Only the pictures are to be dropped; the rest of the data below is to be duplicated exactly.

[Supplied data — start]

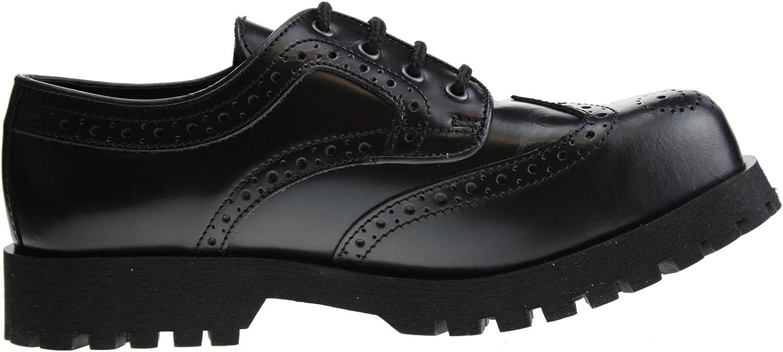 Stiefel & Braces Braces Braces Schuhe 4-Loch Budapester Schwarz  88db45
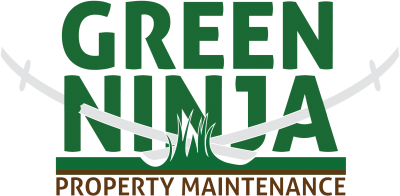 Green Ninja Property Maintenance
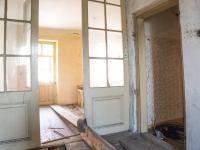 Prodej komerčního objektu 280 m², Slaný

[Supplied data — finish]

Solution:
 Stiefel & Braces Braces Braces Schuhe 4-Loch Budapester Schwarz  88db45
 Green Ninja Property Maintenance
 Prodej komerčního objektu 280 m², Slaný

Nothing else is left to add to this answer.